(Information provided begins)

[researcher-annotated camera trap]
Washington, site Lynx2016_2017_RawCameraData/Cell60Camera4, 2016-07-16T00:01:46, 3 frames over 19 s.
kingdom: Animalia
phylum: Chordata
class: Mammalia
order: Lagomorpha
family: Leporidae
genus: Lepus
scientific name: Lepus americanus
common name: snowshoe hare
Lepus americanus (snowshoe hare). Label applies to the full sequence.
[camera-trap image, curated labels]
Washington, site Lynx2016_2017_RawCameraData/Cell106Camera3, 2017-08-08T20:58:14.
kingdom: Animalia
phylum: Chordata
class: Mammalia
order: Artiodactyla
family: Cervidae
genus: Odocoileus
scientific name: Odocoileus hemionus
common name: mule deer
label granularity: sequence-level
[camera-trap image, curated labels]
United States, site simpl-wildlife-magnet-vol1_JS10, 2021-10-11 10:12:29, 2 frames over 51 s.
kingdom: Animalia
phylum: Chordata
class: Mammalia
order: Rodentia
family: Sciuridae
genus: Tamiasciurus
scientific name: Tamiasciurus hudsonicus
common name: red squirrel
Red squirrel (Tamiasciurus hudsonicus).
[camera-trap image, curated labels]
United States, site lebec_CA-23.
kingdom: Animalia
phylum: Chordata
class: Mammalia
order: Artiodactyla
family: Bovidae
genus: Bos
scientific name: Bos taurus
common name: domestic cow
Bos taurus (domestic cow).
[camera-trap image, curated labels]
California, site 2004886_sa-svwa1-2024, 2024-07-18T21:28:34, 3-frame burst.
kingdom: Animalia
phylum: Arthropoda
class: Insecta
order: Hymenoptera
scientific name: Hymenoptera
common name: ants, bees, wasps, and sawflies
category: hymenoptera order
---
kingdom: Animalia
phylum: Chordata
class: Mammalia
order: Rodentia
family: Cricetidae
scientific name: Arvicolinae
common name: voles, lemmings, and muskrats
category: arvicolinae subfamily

(Information provided ends)

● **What you need to do**
Could you filter the entries above for lines holding the string "United" and copy them?

● **Exercise result**
United States, site simpl-wildlife-magnet-vol1_JS10, 2021-10-11 10:12:29, 2 frames over 51 s.
United States, site lebec_CA-23.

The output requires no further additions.